◆ Task description: Write the records out again exactly, but without pictures.

◆ The input:
:::::
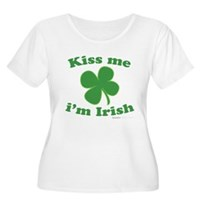 Kiss Me Im Irish Lucky Clover Women's Plus Size Sc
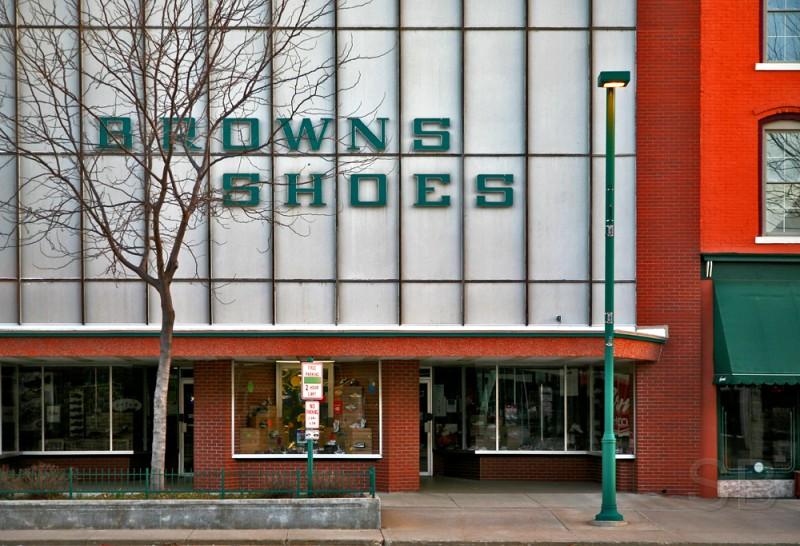 Brown Shoe Clinton Iowa
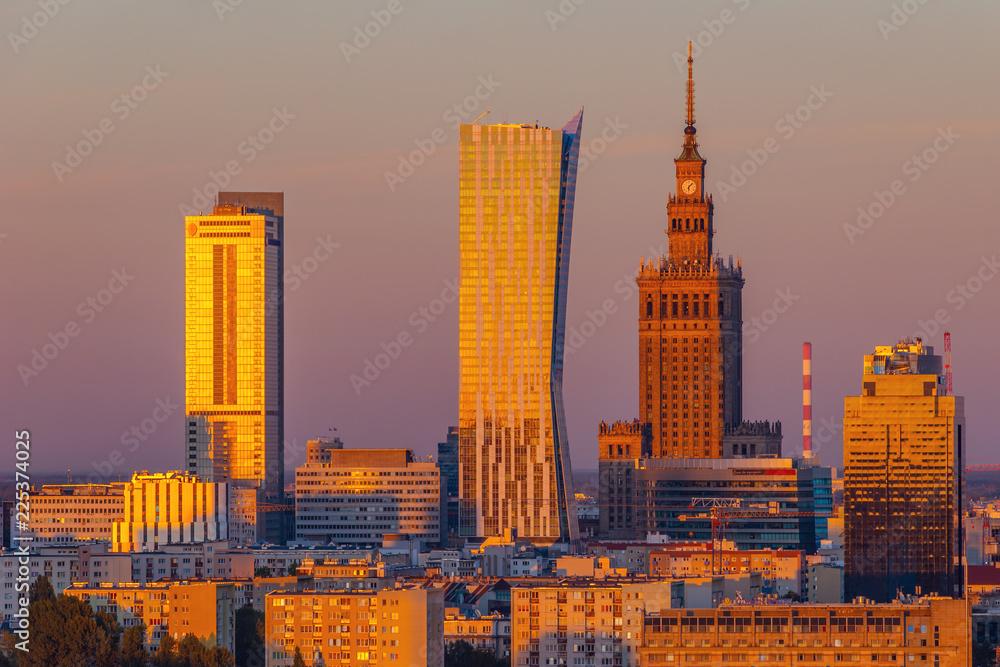Fototapety, obrazy: Centrum Warszawy podświetlony na czerwono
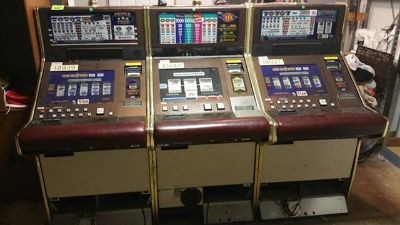 $250, Las Vegas Slot Machines Early Christmas Sale  250.00  I have only 4 Left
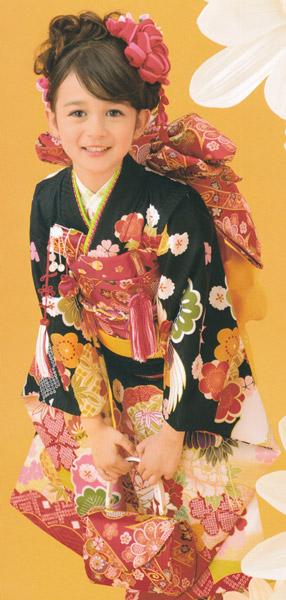 七五三着物 女の子四ッ身 七歳 黒色 花柄 ポリエステル 子供着物 日本製 送料無料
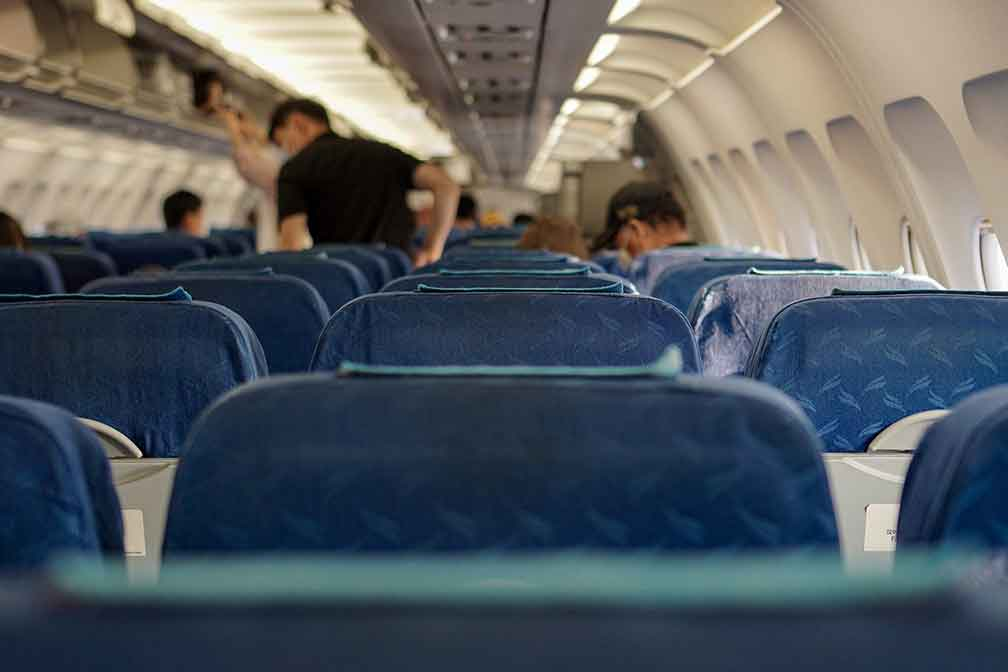 (USA) Travel Industry Questions the CDC's New Middle Seat Safety Report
:::::
◆ Response area:
 Kiss Me Im Irish Lucky Clover Women's Plus Size Sc
 Brown Shoe Clinton Iowa
Fototapety, obrazy: Centrum Warszawy podświetlony na czerwono
 $250, Las Vegas Slot Machines Early Christmas Sale  250.00  I have only 4 Left
 七五三着物 女の子四ッ身 七歳 黒色 花柄 ポリエステル 子供着物 日本製 送料無料
 (USA) Travel Industry Questions the CDC's New Middle Seat Safety Report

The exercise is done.